IsoQuant command line options

Basic options

--output (or -o) Output folder, will be created automatically.

Note: if your output folder is located on a shared disk, use --genedb_output for storing reference annotation database.

--help (or -h) Prints help message.

--full_help Prints all available options (including hidden ones).

--test Runs IsoQuant on the toy data set.

Input options

--data_type or -d Type of data to process, supported values are: pacbio_ccs (same as pacbio), nanopore (same as ont) and assembly (same as transcripts). This option affects the algorithm parameters.
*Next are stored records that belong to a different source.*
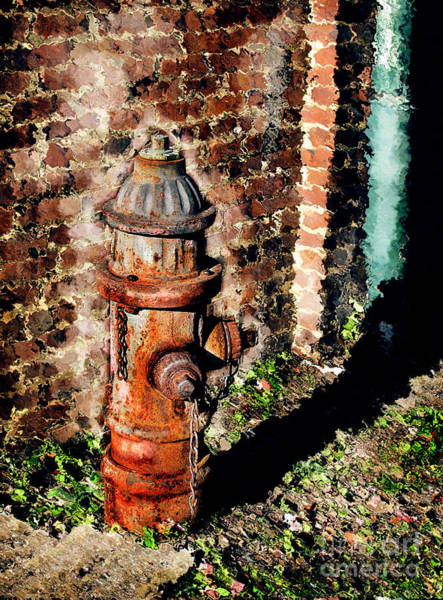 Water Hydrant Photograph - Fire Plug by Colleen Kammerer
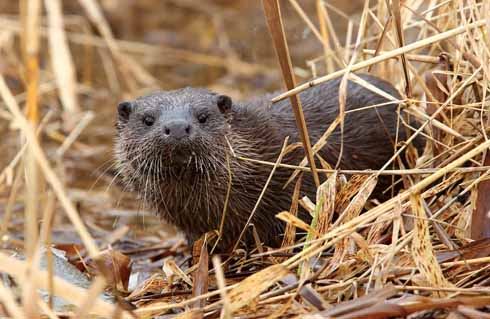 Although on the alert, Blandford's otters can – assuming the photographer has a decent lens – be captured in a candid way if, like Paul, one is prepared to wait quietly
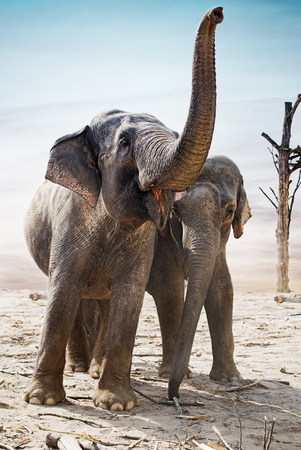Indian elephants family stand outdoor  photo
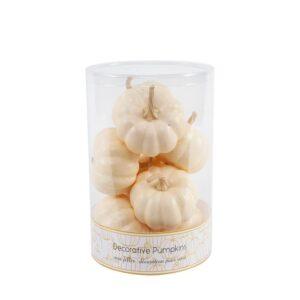 Flora Bunda 3 in. Fall Harvest Cream White Plastic Foam Pumpkin Filler in PVC Box (8-Pieces Per Box)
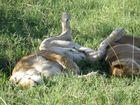 Löwen sind auch nur Katzen ...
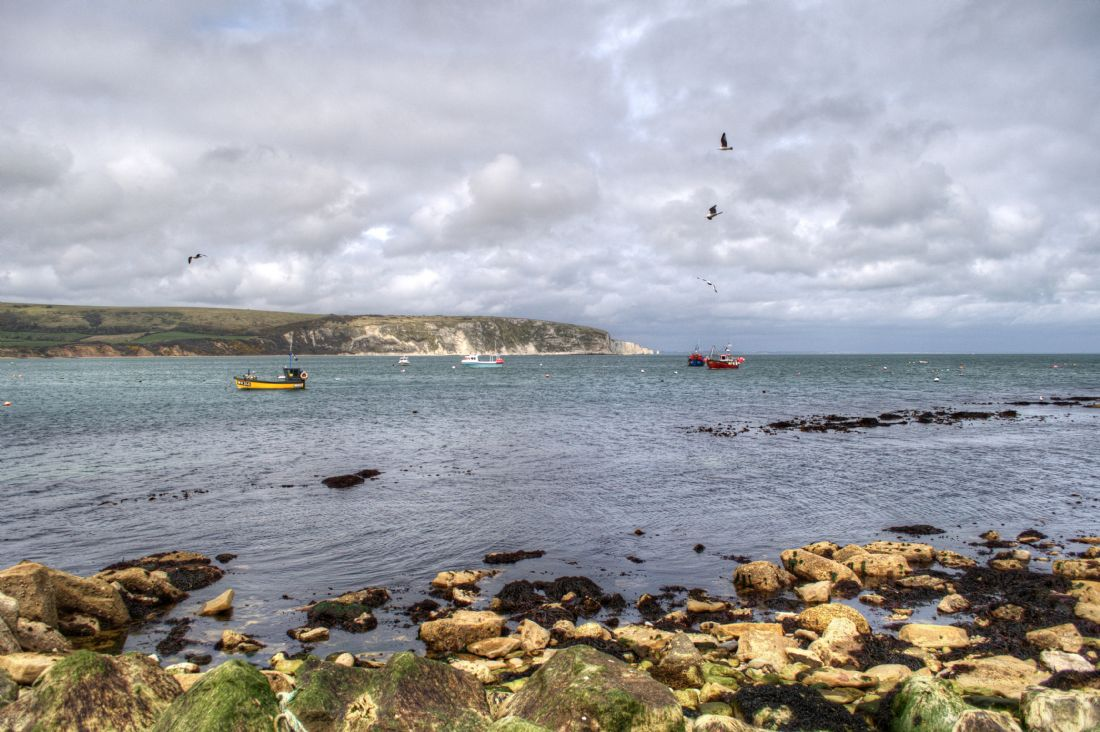 Chris Day | Swanage Bay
Note, that for novel mono-exonic transcripts are not reported for ONT data by default, use --report_novel_unspliced true.

--reference or -r Reference genome in FASTA format (can be gzipped), required even when BAM files are provided.

--index Reference genome index for the specified aligner (minimap2 by default), can be provided only when raw reads are used as an input (constructed automatically if not set).

--genedb or -g Gene database in gffutils database format or GTF/GFF format (can be gzipped). If you use official gene annotations we recommend to set --complete_genedb option.

--complete_genedb Set this flag if gene annotation contains transcript and gene meta-features. Use this flag when providing official annotations, e.g. GENCODE. This option will set disable_infer_transcripts and disable_infer_genes gffutils options, which dramatically speeds up gene database conversion (see more here).

Providing input reads via command line option:

--fastq Input FASTQ/FASTA file(s), can be gzipped; a single GTF will be generated for all files. If multiple files are provided, expression tables with "per-file" columns will be computed. See more about input data.

--bam Sorted and indexed BAM file(s); a single GTF will be generated for all files. If multiple files are provided, expression tables with "per-file" columns will be computed. See more about input data.

Providing input reads via YAML configuration file:

--yaml Path to dataset description file in YAML format. The file should contain a list with data format property, which can be fastq or bam and an individual entry for experiment. Each experiment is represented as set of parameters (e.g. in curly brackets): - name - experiment name, string (optional); - long read files - a list of paths to long read files matching the specified format; - lables - a list labels for long read files for expression table (optional, must be equal to the number of long read files) - illumina bam - a list of paths to short read BAM files for splice site correction (optional).

All paths should be either absolute or relative to the YAML file. See more in examples.

Providing input reads via dataset description file (deprecated since 3.4)

--bam_list (deprecated since 3.4) Text file with list of BAM files, one file per line. Each file must be sorted and indexed. Leave empty line or experiment name starting with # between the experiments. For each experiment IsoQuant will generate a individual GTF and count tables. You may also give a label for each file specifying it after a colon (e.g. /PATH/TO/file.bam:replicate1).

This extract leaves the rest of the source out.